How to extract data from a websiteWeb pages are designed for presenting information and they do this very well, however, if you have ever tried to scrape (extract) data from them it can be quite a challenge. Sometimes the only way to do complex web scraping accross multiple pages is to employ a programmer and this can be expensive. WebGet solves this problem by providing a simple interface to get access to the data you want. Simply record a task (macro) and schedule it! This can be done in a matter of minutes. Why not sign up for a free account and give it a try?
In this tutorial we will step you through some of the features of WebGet and show you how to create your first recording. If you would prefer to watch a video please see the introduction video above.

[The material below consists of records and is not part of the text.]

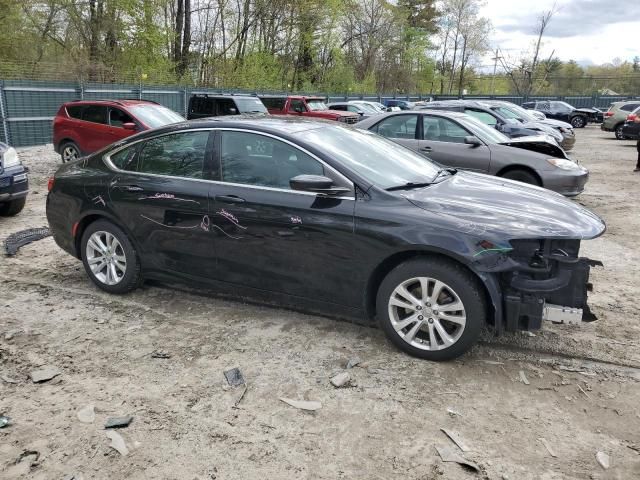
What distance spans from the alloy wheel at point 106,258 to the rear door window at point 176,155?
2.38ft

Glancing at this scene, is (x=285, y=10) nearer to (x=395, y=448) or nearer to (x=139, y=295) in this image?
(x=139, y=295)

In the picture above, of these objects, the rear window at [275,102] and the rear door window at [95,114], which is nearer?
the rear door window at [95,114]

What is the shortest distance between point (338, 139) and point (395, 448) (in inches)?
96.4

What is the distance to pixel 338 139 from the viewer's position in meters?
4.34

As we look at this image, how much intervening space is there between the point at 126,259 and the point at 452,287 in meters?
2.86

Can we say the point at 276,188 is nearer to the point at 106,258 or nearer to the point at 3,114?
the point at 106,258

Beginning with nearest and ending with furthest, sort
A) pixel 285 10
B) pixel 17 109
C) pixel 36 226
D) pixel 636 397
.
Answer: pixel 636 397, pixel 36 226, pixel 17 109, pixel 285 10

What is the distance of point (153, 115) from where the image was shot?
11.4 metres

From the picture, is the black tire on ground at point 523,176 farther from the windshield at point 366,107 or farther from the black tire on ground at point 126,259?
the windshield at point 366,107

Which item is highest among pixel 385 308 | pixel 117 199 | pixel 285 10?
pixel 285 10

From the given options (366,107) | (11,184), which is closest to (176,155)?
(11,184)

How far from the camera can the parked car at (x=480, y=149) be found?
817 centimetres

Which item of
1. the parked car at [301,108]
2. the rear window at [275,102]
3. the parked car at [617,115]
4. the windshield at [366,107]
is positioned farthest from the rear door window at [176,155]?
the parked car at [617,115]

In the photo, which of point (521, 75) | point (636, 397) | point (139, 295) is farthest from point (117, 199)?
point (521, 75)
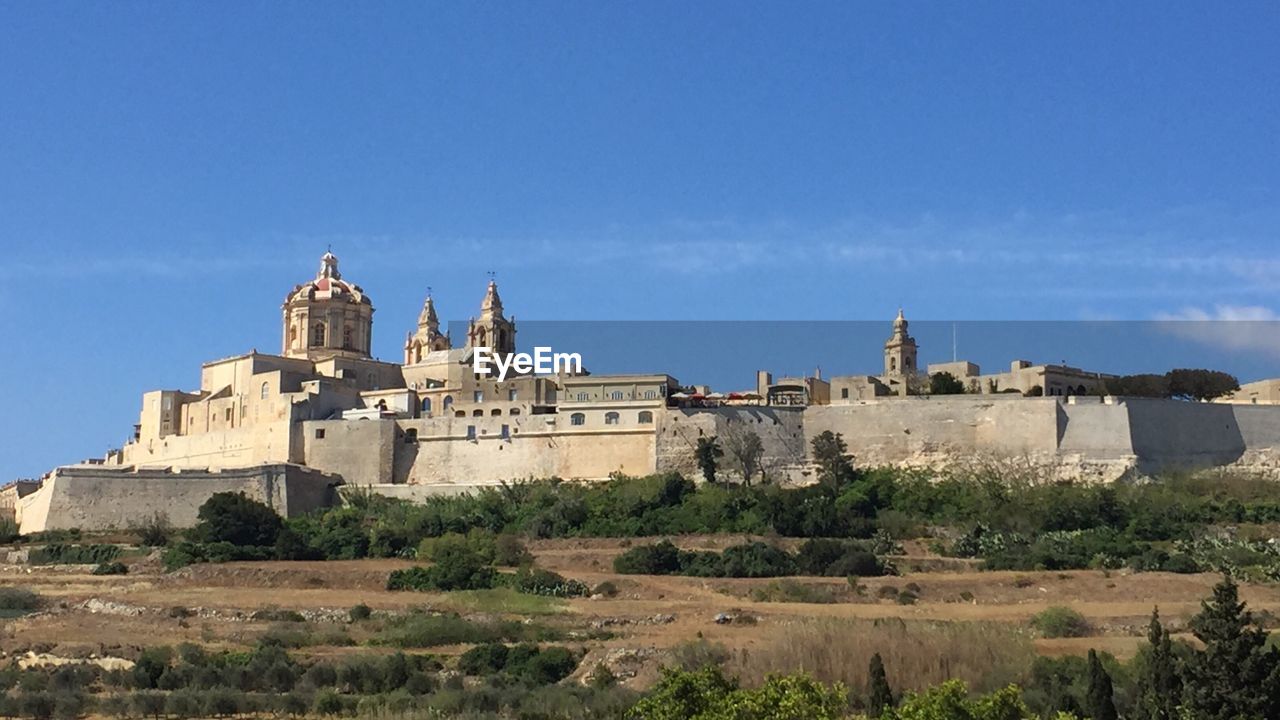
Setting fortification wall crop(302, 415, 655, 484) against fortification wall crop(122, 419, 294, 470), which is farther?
fortification wall crop(122, 419, 294, 470)

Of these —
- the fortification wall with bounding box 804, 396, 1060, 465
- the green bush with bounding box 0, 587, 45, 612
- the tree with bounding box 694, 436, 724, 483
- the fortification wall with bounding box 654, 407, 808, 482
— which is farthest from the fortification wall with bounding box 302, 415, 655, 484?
the green bush with bounding box 0, 587, 45, 612

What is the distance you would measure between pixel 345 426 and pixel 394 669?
26.0 metres

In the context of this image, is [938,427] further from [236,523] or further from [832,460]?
[236,523]

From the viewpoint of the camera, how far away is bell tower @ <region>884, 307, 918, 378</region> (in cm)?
6625

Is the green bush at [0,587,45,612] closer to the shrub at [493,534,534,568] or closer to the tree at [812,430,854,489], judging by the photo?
the shrub at [493,534,534,568]

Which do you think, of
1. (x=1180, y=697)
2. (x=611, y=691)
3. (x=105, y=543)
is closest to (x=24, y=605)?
(x=105, y=543)

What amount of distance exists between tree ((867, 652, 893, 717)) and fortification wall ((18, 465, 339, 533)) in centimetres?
3044

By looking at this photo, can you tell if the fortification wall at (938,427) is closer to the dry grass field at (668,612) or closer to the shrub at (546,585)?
the dry grass field at (668,612)

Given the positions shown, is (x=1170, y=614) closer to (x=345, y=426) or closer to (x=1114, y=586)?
(x=1114, y=586)

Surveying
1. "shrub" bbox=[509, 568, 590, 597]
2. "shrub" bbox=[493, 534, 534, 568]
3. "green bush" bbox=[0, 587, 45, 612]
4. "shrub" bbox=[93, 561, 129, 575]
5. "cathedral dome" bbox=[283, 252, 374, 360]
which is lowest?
"green bush" bbox=[0, 587, 45, 612]

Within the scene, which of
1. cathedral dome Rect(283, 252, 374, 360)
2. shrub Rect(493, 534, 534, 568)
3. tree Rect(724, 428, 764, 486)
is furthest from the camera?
cathedral dome Rect(283, 252, 374, 360)

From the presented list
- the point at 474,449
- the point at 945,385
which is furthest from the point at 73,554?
the point at 945,385

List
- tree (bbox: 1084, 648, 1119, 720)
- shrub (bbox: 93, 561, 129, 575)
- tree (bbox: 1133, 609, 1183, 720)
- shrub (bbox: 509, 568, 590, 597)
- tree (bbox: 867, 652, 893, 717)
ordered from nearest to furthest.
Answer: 1. tree (bbox: 1133, 609, 1183, 720)
2. tree (bbox: 1084, 648, 1119, 720)
3. tree (bbox: 867, 652, 893, 717)
4. shrub (bbox: 509, 568, 590, 597)
5. shrub (bbox: 93, 561, 129, 575)

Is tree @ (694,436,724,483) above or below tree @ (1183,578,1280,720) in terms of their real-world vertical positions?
above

To use WebGet you will need to sign up for a free account. After doing this and logging in, click on the Record New Task button to start extracting data. The first step in the recording is to specify the address of the web page you want to extract data from. If you just want to extract data from a single page you should specify the url of that page, e.g. https://www.ebay.com/b/Electronics/bn_7000259124 If you want to exact data from multiple pages, specify the starting page, e.g. www.ebay.com
In this example we are going to extract data from a Google search. So, enter www.google.com for your Starting page and click Start. After the page has loaded, click in the search bar and type a search. Let's search for a dentist in Manhattan: Next, click on the Goolge Search button and select Click from the popup menu: The Click action will display in the panel to the right. This allows us to confirm and clarify exactly what we are doing. As everything is correct we simply press the click button: You will notice that as we are performing actions, WebGet will be saving the steps in the top left of the recording page. If you need to modify the steps later you can click on them there. Now we are going to loop over all the listings and extract some data. The loop feature in WebGet makes it extremely powerful. Scroll down past the ads to locate the first listing. Click on the name and select Loop Over Similar Items: The items that will be included in the loop operation will be highlighted in blue and you will notice a counter in the top right hand corner of each listing name. Now we want to modify what we are looping over. Instead of looping over just the listing names we want to loop over all the information in each listing. We can do this by changing the Target Item in the Loop action panel. Click on the forward arrow and you will see the highlighted items in the web page change. Click the forward button a few more times until all the data in each listing is highlighted like below: Now we give the action a name. For loop actions we name it by describing what data we are looping over. Type the name "Listing" and click the Loop button. Now you will notice that WebGet has blanked out a large portion of the screen. This is because we are inside a loop and we can only access items within the loop container. All actions from now on will be run on all our loop items.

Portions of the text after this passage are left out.